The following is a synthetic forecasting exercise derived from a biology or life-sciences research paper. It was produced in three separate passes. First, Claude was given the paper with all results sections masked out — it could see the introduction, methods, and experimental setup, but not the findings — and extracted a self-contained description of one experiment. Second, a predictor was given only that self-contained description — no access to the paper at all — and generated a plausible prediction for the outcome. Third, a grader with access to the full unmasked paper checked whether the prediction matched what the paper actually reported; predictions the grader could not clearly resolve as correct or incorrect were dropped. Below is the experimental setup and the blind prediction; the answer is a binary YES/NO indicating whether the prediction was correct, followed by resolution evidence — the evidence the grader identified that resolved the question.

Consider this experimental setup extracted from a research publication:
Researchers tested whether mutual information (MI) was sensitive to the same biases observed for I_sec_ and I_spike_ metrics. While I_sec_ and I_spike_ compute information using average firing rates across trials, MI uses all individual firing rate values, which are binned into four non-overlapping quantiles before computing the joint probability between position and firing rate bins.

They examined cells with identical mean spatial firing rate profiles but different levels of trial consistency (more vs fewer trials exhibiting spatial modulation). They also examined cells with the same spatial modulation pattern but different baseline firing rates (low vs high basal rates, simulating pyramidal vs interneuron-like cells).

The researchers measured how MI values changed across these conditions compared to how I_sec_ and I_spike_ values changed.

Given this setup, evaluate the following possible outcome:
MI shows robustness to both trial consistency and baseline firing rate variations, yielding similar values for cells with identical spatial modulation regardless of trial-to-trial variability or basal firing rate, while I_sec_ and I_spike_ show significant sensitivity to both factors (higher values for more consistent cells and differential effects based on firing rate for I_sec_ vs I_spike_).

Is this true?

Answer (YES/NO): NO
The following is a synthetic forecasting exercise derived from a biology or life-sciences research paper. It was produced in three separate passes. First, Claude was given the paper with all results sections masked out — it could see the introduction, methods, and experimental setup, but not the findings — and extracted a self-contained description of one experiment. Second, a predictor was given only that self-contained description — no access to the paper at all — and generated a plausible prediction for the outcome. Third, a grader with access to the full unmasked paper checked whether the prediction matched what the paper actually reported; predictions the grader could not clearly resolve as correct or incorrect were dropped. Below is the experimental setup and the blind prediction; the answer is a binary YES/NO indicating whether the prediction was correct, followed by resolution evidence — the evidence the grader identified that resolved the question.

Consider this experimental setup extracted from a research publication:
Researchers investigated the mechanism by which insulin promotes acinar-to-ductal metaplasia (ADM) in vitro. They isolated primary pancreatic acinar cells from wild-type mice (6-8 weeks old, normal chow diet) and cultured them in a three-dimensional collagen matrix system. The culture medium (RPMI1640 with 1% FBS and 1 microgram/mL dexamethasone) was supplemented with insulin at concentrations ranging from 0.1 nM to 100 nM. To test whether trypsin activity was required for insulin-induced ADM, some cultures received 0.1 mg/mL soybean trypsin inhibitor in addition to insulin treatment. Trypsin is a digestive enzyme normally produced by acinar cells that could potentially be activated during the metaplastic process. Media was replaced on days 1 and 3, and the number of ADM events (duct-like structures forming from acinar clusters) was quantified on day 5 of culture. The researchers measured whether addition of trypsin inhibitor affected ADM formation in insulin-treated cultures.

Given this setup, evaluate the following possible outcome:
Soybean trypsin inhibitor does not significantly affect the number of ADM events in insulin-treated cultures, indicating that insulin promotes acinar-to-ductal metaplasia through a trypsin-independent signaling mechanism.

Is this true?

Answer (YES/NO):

-------------------------

Without leaving anything out, output all of the data above exactly.

The following is a synthetic forecasting exercise derived from a biology or life-sciences research paper. It was produced in three separate passes. First, Claude was given the paper with all results sections masked out — it could see the introduction, methods, and experimental setup, but not the findings — and extracted a self-contained description of one experiment. Second, a predictor was given only that self-contained description — no access to the paper at all — and generated a plausible prediction for the outcome. Third, a grader with access to the full unmasked paper checked whether the prediction matched what the paper actually reported; predictions the grader could not clearly resolve as correct or incorrect were dropped. Below is the experimental setup and the blind prediction; the answer is a binary YES/NO indicating whether the prediction was correct, followed by resolution evidence — the evidence the grader identified that resolved the question.

Consider this experimental setup extracted from a research publication:
Researchers tested whether mutual information (MI) was sensitive to the same biases observed for I_sec_ and I_spike_ metrics. While I_sec_ and I_spike_ compute information using average firing rates across trials, MI uses all individual firing rate values, which are binned into four non-overlapping quantiles before computing the joint probability between position and firing rate bins.

They examined cells with identical mean spatial firing rate profiles but different levels of trial consistency (more vs fewer trials exhibiting spatial modulation). They also examined cells with the same spatial modulation pattern but different baseline firing rates (low vs high basal rates, simulating pyramidal vs interneuron-like cells).

The researchers measured how MI values changed across these conditions compared to how I_sec_ and I_spike_ values changed.

Given this setup, evaluate the following possible outcome:
MI shows robustness to both trial consistency and baseline firing rate variations, yielding similar values for cells with identical spatial modulation regardless of trial-to-trial variability or basal firing rate, while I_sec_ and I_spike_ show significant sensitivity to both factors (higher values for more consistent cells and differential effects based on firing rate for I_sec_ vs I_spike_).

Is this true?

Answer (YES/NO): NO
The following is a synthetic forecasting exercise derived from a biology or life-sciences research paper. It was produced in three separate passes. First, Claude was given the paper with all results sections masked out — it could see the introduction, methods, and experimental setup, but not the findings — and extracted a self-contained description of one experiment. Second, a predictor was given only that self-contained description — no access to the paper at all — and generated a plausible prediction for the outcome. Third, a grader with access to the full unmasked paper checked whether the prediction matched what the paper actually reported; predictions the grader could not clearly resolve as correct or incorrect were dropped. Below is the experimental setup and the blind prediction; the answer is a binary YES/NO indicating whether the prediction was correct, followed by resolution evidence — the evidence the grader identified that resolved the question.

Consider this experimental setup extracted from a research publication:
Researchers investigated the mechanism by which insulin promotes acinar-to-ductal metaplasia (ADM) in vitro. They isolated primary pancreatic acinar cells from wild-type mice (6-8 weeks old, normal chow diet) and cultured them in a three-dimensional collagen matrix system. The culture medium (RPMI1640 with 1% FBS and 1 microgram/mL dexamethasone) was supplemented with insulin at concentrations ranging from 0.1 nM to 100 nM. To test whether trypsin activity was required for insulin-induced ADM, some cultures received 0.1 mg/mL soybean trypsin inhibitor in addition to insulin treatment. Trypsin is a digestive enzyme normally produced by acinar cells that could potentially be activated during the metaplastic process. Media was replaced on days 1 and 3, and the number of ADM events (duct-like structures forming from acinar clusters) was quantified on day 5 of culture. The researchers measured whether addition of trypsin inhibitor affected ADM formation in insulin-treated cultures.

Given this setup, evaluate the following possible outcome:
Soybean trypsin inhibitor does not significantly affect the number of ADM events in insulin-treated cultures, indicating that insulin promotes acinar-to-ductal metaplasia through a trypsin-independent signaling mechanism.

Is this true?

Answer (YES/NO):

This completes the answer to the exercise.